Passphrase wordlist and hashcat rules for offline cracking of long, complex passwords
People think they are getting smarter by using passphrases. Let’s prove them wrong!
This project includes a massive wordlist of phrases (over 20 million) and two hashcat rule files for GPU-based cracking. The rules will create over 1,000 permutations of each phase.
To use this project, you need:
WORDLIST LAST UPDATED: 2021-10-04
Generally, you will use with hashcat’s
-a 0 mode which takes a wordlist and allows rule files. It is important to use the rule files in the correct order, as rule #1 mostly handles capital letters and spaces, and rule #2 deals with permutations.
Here is an example for NTLMv2 hashes: If you use the
-O option, watch out for what the maximum password length is set to – it may be too short.
hashcat -a 0 -m 5600 hashes.txt passphrases.txt -r passphrase-rule1.rule -r passphrase-rule2.rule -O -w 3
Some sources are pulled from a static dataset, like a Kaggle upload. Others I generate myself using various scripts and APIs. I might one day automate that via CI, but for now you can see how I update the dynamic sources here.

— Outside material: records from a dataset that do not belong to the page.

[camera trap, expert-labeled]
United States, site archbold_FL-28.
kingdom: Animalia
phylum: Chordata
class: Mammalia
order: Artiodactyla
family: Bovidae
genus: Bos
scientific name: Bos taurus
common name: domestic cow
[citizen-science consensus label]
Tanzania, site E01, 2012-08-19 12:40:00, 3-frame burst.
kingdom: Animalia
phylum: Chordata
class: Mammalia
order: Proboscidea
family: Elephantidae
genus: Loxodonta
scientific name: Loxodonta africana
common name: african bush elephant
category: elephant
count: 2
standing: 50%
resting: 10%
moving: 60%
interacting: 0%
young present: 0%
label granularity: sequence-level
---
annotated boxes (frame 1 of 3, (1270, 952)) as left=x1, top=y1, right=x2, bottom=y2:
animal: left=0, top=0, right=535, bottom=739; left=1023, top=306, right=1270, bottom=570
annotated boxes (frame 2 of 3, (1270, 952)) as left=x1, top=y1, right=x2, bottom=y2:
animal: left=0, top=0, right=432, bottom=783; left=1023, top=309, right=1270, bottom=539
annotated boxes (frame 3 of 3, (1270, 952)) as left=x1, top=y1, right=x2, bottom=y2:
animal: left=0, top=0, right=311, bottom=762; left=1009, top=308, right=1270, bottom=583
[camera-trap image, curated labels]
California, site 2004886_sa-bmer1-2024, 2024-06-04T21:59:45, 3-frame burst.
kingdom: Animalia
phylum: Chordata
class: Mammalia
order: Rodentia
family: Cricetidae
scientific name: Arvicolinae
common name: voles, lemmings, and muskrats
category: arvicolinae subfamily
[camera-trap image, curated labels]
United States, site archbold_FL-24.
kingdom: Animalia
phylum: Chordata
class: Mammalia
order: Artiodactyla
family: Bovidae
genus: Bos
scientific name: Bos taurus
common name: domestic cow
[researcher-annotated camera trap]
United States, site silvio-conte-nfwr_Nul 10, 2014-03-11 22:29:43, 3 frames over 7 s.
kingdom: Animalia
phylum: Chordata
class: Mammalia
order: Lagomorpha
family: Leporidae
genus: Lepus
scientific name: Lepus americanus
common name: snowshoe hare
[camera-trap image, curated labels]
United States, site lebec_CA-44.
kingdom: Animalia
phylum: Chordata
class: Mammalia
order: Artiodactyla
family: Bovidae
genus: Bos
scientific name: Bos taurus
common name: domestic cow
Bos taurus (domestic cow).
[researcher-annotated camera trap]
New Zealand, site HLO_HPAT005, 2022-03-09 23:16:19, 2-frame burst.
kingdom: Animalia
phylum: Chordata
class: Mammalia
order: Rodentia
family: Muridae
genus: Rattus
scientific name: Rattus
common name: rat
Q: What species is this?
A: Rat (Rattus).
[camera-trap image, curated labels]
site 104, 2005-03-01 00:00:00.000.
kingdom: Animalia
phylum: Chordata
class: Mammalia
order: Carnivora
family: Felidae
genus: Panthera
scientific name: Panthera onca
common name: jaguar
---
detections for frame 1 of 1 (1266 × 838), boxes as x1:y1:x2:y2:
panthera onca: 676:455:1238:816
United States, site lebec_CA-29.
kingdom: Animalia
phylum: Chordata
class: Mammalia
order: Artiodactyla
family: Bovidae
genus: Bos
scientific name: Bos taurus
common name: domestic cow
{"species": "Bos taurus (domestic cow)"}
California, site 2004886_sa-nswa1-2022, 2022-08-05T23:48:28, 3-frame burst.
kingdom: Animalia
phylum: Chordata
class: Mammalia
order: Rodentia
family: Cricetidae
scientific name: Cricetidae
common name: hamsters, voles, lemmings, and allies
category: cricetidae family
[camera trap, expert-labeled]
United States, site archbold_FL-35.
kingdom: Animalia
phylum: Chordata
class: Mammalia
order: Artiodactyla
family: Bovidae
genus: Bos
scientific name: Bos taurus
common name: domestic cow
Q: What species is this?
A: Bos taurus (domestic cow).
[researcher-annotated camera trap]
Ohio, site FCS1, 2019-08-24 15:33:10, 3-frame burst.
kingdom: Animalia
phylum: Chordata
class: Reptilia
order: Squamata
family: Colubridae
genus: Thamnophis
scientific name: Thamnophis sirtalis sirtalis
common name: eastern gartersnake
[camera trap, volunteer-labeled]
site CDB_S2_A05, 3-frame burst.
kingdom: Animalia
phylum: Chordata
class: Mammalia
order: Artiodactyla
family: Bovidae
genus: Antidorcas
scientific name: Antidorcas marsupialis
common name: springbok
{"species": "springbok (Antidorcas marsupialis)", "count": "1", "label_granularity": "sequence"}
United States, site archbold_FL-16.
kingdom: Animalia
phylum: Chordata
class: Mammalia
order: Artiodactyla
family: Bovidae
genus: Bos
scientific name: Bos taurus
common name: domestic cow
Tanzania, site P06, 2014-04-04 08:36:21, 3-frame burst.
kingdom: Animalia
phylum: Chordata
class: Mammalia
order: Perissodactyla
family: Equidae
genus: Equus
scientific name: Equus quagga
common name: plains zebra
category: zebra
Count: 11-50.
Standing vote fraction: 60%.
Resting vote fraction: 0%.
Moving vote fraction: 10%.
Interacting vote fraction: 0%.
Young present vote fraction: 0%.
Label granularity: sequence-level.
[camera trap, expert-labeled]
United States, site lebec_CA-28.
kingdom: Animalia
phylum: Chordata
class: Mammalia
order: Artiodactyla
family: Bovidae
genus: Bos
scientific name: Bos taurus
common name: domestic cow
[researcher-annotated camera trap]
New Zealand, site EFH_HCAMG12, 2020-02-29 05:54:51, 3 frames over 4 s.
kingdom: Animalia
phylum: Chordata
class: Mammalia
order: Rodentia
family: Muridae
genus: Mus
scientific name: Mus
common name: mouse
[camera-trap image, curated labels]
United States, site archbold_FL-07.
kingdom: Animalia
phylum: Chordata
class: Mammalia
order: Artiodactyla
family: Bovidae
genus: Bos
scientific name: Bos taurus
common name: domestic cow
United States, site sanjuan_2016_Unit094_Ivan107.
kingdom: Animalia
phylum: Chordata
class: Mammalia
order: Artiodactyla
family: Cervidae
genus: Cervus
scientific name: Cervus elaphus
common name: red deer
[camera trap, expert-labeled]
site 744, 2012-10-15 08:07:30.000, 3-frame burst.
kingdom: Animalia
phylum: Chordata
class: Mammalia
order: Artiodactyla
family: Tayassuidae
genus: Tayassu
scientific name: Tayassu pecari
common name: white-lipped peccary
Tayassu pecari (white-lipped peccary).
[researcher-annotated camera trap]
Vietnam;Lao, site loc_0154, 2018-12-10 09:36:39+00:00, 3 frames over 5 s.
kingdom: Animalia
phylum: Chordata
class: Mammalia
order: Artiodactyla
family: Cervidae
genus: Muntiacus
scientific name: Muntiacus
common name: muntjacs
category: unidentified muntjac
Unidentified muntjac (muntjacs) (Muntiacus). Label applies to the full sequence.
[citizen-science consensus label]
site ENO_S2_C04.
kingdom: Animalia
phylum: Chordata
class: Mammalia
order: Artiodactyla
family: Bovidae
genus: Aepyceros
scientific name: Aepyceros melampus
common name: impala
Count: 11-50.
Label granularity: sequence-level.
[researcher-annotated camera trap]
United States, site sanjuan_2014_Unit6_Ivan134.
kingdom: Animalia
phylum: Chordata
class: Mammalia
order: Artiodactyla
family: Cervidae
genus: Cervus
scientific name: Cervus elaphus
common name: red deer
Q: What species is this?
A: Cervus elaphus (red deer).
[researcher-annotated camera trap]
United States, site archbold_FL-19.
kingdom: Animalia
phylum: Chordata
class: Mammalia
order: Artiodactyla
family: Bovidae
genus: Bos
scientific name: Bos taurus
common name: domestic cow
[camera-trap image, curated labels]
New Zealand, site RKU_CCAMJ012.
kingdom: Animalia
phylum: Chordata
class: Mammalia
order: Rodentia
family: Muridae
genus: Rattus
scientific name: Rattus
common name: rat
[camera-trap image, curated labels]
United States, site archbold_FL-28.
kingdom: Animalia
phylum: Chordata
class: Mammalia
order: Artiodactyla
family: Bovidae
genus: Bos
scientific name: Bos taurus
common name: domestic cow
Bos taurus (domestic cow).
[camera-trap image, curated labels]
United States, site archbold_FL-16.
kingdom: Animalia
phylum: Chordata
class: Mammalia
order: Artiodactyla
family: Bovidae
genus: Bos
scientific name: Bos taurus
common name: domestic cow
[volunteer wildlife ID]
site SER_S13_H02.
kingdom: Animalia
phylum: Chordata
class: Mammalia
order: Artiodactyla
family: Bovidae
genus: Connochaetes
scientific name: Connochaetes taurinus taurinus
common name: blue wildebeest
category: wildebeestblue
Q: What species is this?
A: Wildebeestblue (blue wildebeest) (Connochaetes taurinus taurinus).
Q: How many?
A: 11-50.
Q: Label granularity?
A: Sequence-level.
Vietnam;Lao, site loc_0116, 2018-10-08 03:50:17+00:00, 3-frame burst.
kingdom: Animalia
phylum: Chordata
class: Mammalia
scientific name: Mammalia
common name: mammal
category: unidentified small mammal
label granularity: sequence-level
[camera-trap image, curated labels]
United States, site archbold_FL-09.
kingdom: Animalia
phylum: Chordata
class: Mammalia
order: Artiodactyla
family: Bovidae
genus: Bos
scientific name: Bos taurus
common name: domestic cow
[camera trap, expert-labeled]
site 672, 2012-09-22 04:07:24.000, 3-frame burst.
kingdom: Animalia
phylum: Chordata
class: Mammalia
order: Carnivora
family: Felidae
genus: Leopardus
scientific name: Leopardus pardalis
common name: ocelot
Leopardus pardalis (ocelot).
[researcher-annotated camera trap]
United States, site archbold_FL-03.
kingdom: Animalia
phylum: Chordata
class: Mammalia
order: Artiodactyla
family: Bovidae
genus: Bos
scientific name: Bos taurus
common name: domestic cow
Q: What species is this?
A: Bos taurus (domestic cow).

|wiktionary-2021-09-29.txt||dynamic||Article titles scraped from Wiktionary’s index dump here.|
|wikipedia-2021-09-29.txt||dynamic||Article titles scraped from the Wikipedia |
|urban-dictionary-2021-09-29.txt||dynamic||Urban Dictionary dataset pulled using this script.|
|know-your-meme-2021-09-29.txt||dynamic||Meme titles from KnownYourMeme scraped using my tool here.|
|imdb-titles-2021-09-29.txt||dynamic||IMDB dataset using the “primaryTitle” column from |
|global-poi-2021-09-29.txt||dynamic||Global POI dataset using the ‘allCountries’ file from 29-Sept-2021.|
|billboard-titles-2021-10-04.txt||dynamic||Album and track names using Ultimate Music Database, scraped with a fork of mwkling’s tool, modified to grab Billboard Singles (1940-2021) and Billboard Albums (1970-2021) charts.|
|billboard-artists-2021-10-04.txt||dynamic||Artist names using Ultimate Music Database, scraped with a fork of mwkling’s tool, modified to grab Billboard Singles (1940-2021) and Billboard Albums (1970-2021) charts.|
|book.txt||static||Kaggle dataset with titles from over 300,000 books.|
(could be dynamic in future)
|Song lyrics for Rolling Stone’s “top 100” artists using my lyric scraping tool.|
|cornell-movie-titles-raw.txt||static||Movie titles from this Cornell project.|
|cornell-movie-lines.txt||static||Movie lines from this Cornell project.|
|author-quotes-raw.txt||static||Quotables dataset on Kaggle.|
|1800-phrases-raw.txt||static||1,800 English Phrases.|
|15k-phrases-raw.txt||static||15,000 Useful Phrases.|
The rule files are designed to both “shape” the password and to mutate it. Shaping is based on the idea that human beings follow fairly predictable patterns when choosing a password, such as capitalising the first letter of each word and following the phrase with a number or special character. Mutations are also fairly predictable, such as replacing letters with visually-similar special characters.
Given the phrase
take the red pill the first hashcat rule will output the following:
take the red pill take-the-red-pill take.the.red.pill take_the_red_pill taketheredpill Take the red pill TAKE THE RED PILL tAKE THE RED PILL Taketheredpill tAKETHEREDPILL TAKETHEREDPILL Take The Red Pill TakeTheRedPill Take-The-Red-Pill Take.The.Red.Pill Take_The_Red_Pill
Adding in the second hashcat rule makes things get a bit more interesting. That will return a huge list per candidate. Here are a couple examples:
T@k3Th3R3dPill! T@ke-The-Red-Pill taketheredpill2020! T0KE THE RED PILL
Optionally, some researchers might be interested in:
- The raw source files mentioned in the table above. You can download them by appending the file name to
- The script I use to clean the raw sources into the wordlist here.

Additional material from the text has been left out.